Trains are super efficient. My uncle is a locomotive engineer. He has one or two conductors with a train that is a couple of miles long. They pay a premium to keep staffing at a minimum -- he can be called with 30 minutes notice to come in and drive a train for a 24 hour period.
You'd probably be able to run more smaller trains with automation, but competing with trucks is tough, because the efficiency gains associated with getting rid of people and adding automation are blown away by the need to cross-dock and do the last mile via local truck.
Yep! This is where the western / action movie trope of racing to cross the train tracks comes from. If you can get the train between yourself and your pursuer, it’s going to be a long time before they can do anything to catch up again.

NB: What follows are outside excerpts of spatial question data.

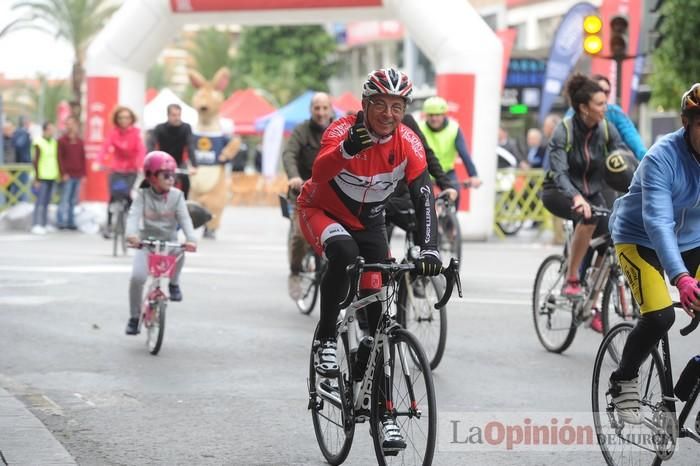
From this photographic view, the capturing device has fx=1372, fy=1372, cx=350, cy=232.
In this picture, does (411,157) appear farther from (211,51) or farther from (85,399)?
(211,51)

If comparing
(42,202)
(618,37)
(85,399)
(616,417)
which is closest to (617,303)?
(616,417)

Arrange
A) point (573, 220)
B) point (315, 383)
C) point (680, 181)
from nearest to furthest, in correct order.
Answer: point (680, 181) → point (315, 383) → point (573, 220)

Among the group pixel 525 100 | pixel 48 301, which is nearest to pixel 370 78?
pixel 48 301

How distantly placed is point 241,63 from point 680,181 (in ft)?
223

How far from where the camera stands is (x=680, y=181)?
557 cm

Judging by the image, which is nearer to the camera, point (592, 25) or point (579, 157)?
point (579, 157)

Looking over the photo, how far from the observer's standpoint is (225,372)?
9.15 m

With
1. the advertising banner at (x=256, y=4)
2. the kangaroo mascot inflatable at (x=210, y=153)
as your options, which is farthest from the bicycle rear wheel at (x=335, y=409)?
the advertising banner at (x=256, y=4)

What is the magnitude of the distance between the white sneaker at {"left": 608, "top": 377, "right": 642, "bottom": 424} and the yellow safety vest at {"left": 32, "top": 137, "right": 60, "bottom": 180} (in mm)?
18298

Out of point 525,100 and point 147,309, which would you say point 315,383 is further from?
point 525,100

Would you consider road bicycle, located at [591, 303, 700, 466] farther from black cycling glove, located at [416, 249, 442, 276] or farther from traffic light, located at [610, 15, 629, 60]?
traffic light, located at [610, 15, 629, 60]

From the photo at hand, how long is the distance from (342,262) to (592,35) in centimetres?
1234

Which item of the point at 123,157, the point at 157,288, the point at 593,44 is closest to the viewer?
the point at 157,288

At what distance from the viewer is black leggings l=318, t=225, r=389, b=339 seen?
6.26 meters
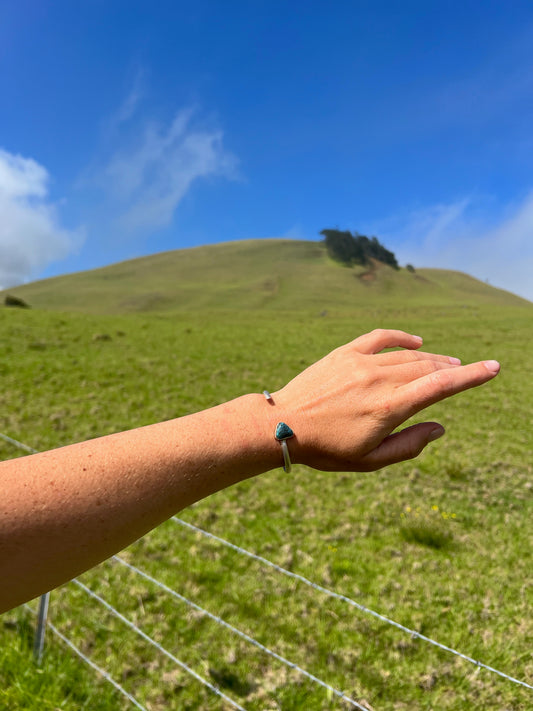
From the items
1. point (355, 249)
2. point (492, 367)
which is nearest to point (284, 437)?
point (492, 367)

Often times in these movies, whoever is fleeing will take a few casual moments to look back at their blocked pursuer because there’s so much time to spare.
You need a lot more people to move the same amount of cargo in trucks, so there is a lot more money to be saved.
The consequences of individual crashes is also higher, which changes the perception and consequences of mistakes, even if the number of trucks means the actual scale of the problem might be similar.
The consequence of crashes is what led to the earliest implementations of automation on railways, starting in the 19th century: https://en.wikipedia.org/wiki/Train_stop
Arguable a mechanical interlocking also counts, as it prevented unsafe routes being set for a train, and made it faster to set the intended route: https://en.wikipedia.org/wiki/Interlocking
The quoted costs for positive train control just seem astronomical for what is actually being achieved;
> Under RSIA08, PTC is required on about 60,000 miles of railroad track. The Federal Railroad Administration (FRA) estimates full PTC implementation will cost approximately $14 billion. [1]
I understand that everything looks simple from the outside, and these have to be rugged, reliable, redundant, and failsafe, but that’s a lot of dollars per mile for sensors.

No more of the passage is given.